Improving on the award-winning 3050, the new model incorporates several upgrades, with design features from Q Acoustics’ more prestigious and expensive ranges. Using the company’s proprietary P2P bracing system, the cabinet enclosure has been stiffened for greater rigidity. Cabinet resonances have been minimised with Helmholtz Pressure Equalizer technology, which works particularly well with floorstanding speakers.
‘The detail is there but not at the expense of the overall musical picture’

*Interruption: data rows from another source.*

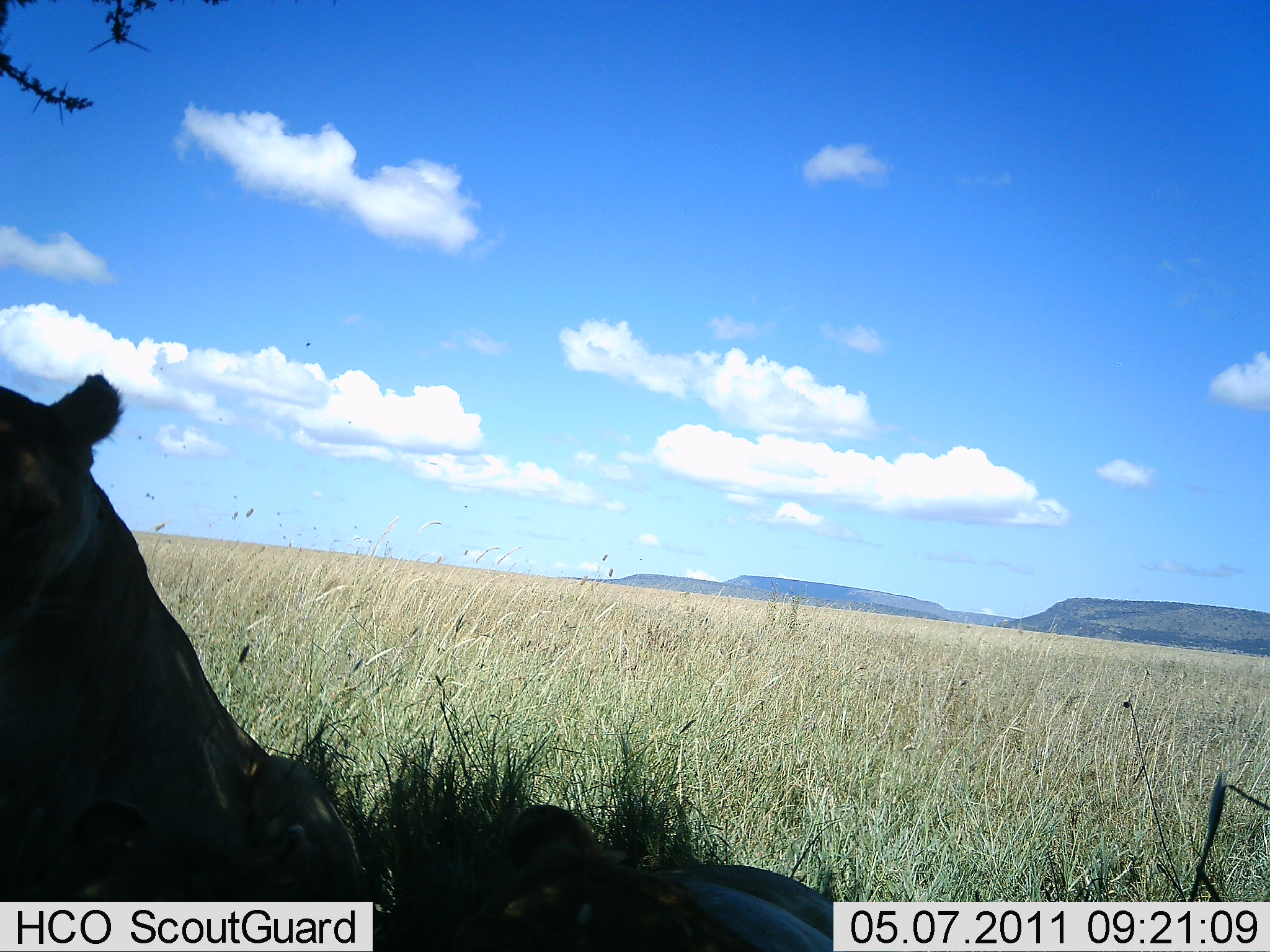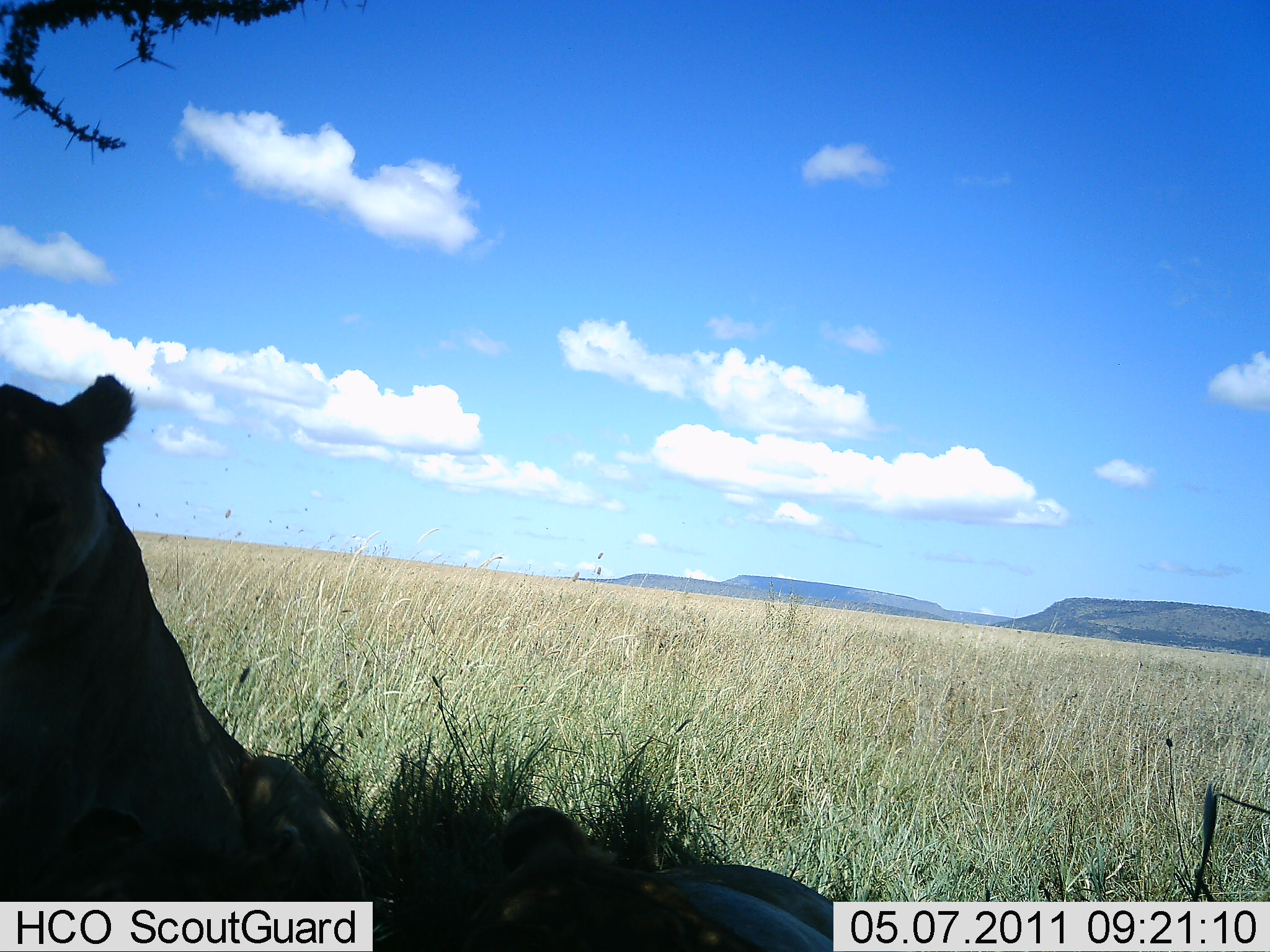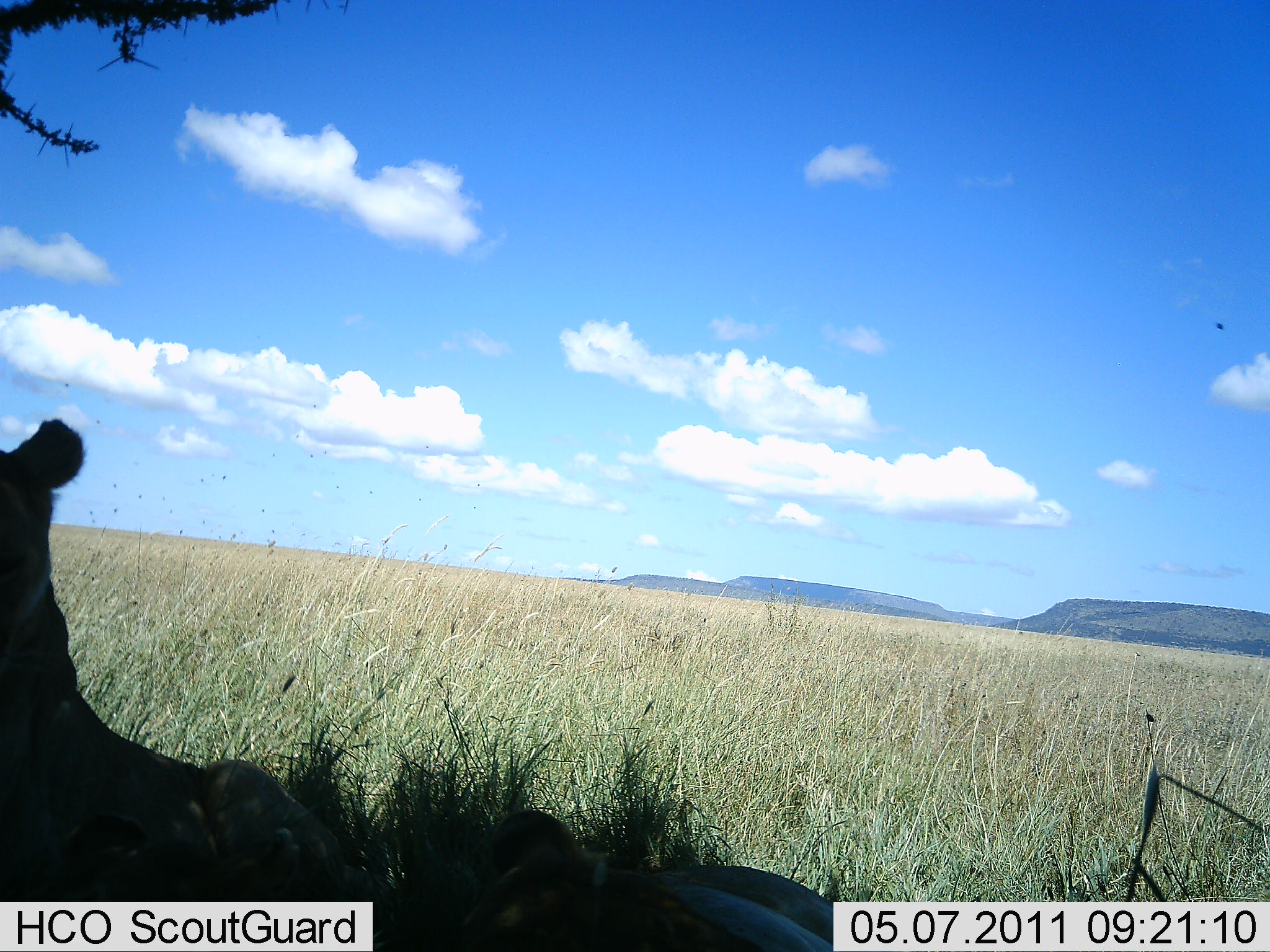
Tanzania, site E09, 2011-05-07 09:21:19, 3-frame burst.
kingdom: Animalia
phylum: Chordata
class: Mammalia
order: Carnivora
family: Felidae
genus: Panthera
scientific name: Panthera leo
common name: lion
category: lionfemale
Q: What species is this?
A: Lionfemale (lion) (Panthera leo).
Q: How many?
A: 2.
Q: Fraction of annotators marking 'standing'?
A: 0%.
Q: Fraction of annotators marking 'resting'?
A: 100%.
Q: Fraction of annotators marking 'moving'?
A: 0%.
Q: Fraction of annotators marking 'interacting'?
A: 0%.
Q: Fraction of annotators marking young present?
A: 0%.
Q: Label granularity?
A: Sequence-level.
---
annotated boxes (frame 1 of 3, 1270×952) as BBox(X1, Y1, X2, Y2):
animal: BBox(0, 372, 381, 902); BBox(438, 790, 841, 952)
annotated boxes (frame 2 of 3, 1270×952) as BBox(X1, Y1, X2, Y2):
animal: BBox(0, 372, 381, 902); BBox(438, 790, 841, 952)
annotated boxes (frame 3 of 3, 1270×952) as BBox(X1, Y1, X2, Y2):
animal: BBox(0, 372, 381, 902); BBox(438, 790, 841, 952)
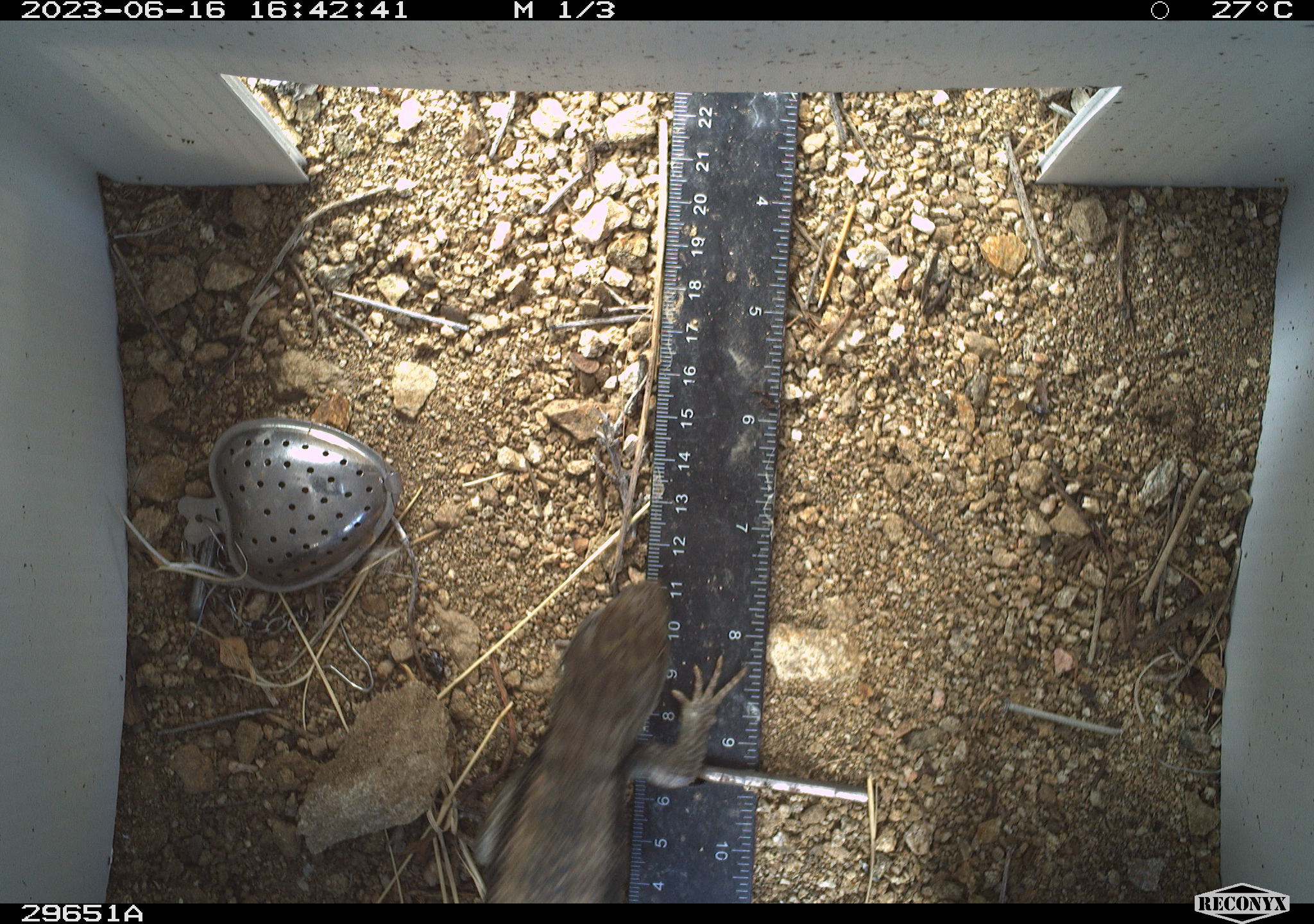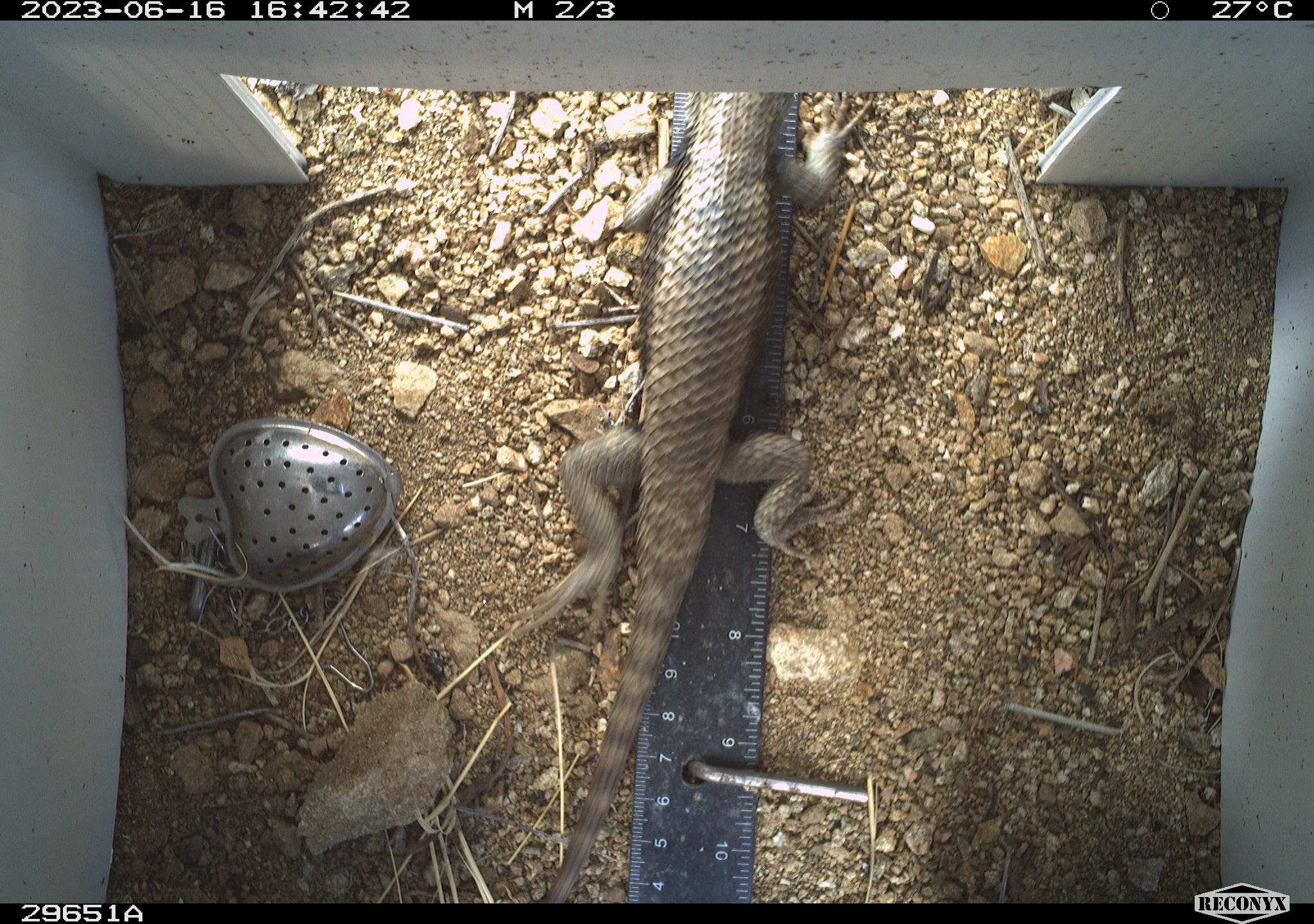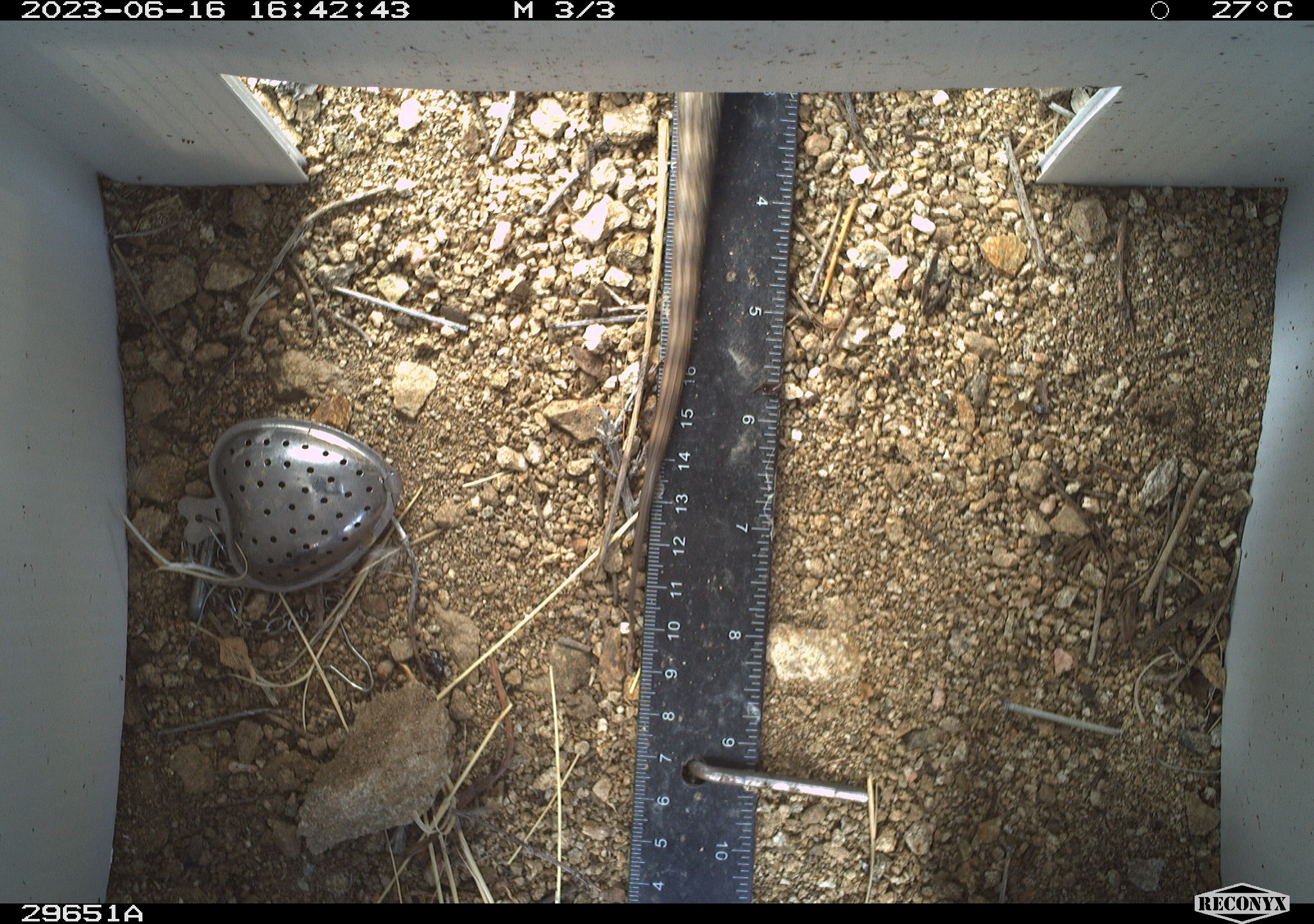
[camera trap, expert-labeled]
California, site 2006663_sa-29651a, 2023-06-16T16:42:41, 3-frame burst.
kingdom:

Fully run-in, the first track I play is Good Times Bad Times from Led Zeppelin’s eponymous debut album. Despite its hard-rock credentials, this track can sound lean and brash on small-scale systems. However, they deliver a fulsome low-end with great depth and weight. The kick drum sounds thunderous, underpinning a nicely rounded bass guitar. Robert Plant’s vocal is placed centrally with no hint of shout, while Jimmy Page’s widely panned double-tracked guitars interplay superbly without too much detachment within the stereo image. The ambient room sounds I am used to hearing are a little subdued, however, revealing the speakers’ slightly dry nature.
Continuing the heavy-rock theme, Nirvana’s Smells Like Teen Spirit sounds smoother and fuller than usual, lacking the slam from the drums and taming the grittier aspects of Kurt Cobain’s scratchy guitar and impassioned vocals.
Toning things down with some jazz, vibraphone player Bobby Hutcherson’s mid-1960s Blue Note recording Dialogue sounds wonderful, exuberant and mellow in all the right places and not overly clangorous.
Fleshed-Out Bottom End
The 3050is stand out from the crowd, as many modern loudspeakers are brightly balanced to sound fast and detailed. These speakers take a different approach with a full-bodied, warm and even-handed character that makes the best of lo-fi recordings. Playing a selection of 1960s pop 45s, the edge is taken off the tinny productions and the bottom end is fleshed-out.
The prodigious bass response may be a little too much in some situations and the supplied foam port bungs can help here, especially if the speakers are placed close to a rear wall. Other than this, the 3050is are not overly fussy about room placement, their generous soundstaging producing a full, room-filling sound. Those who value pin-point stereo imaging above all may find these floorstanders lacking a little focus, however most listeners will be enthralled by their large-scale presentation.
As these loudspeakers buck the trend for a hyped treble response, firing relentless detail at the listener, they make for an involving listen. The detail is there but not at the expense of the overall musical picture, so you can easily ‘listen in’ to a complex studio recording. Their full-bodied nature allows them to be enjoyed at all volume levels, performing well at late-night listening levels and house party volume alike.
If your desire is for largish floorstanding speakers with bountiful bass and an epic room-filling sound, you should put these gorgeous units from Q Acoustics at the top of your audition list.